— MATERIAL FOR THIS TASK —
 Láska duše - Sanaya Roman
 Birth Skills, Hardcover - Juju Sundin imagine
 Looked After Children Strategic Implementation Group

* * *

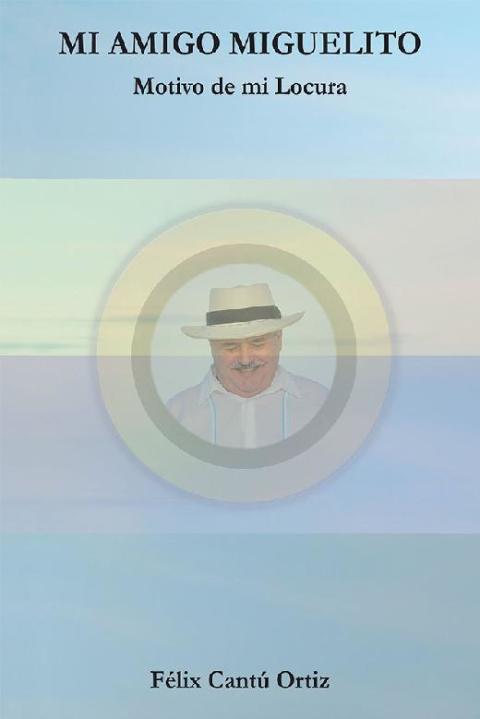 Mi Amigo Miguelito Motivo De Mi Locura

— TASK TO COMPLETE —
Taking the records above, retype every line from the one with "Láska duše - Sanaya Roman" down to the one with "Looked After Children", exactly and with nothing else.

— ANSWER SPACE —
 Láska duše - Sanaya Roman
 Birth Skills, Hardcover - Juju Sundin imagine
 Looked After Children Strategic Implementation Group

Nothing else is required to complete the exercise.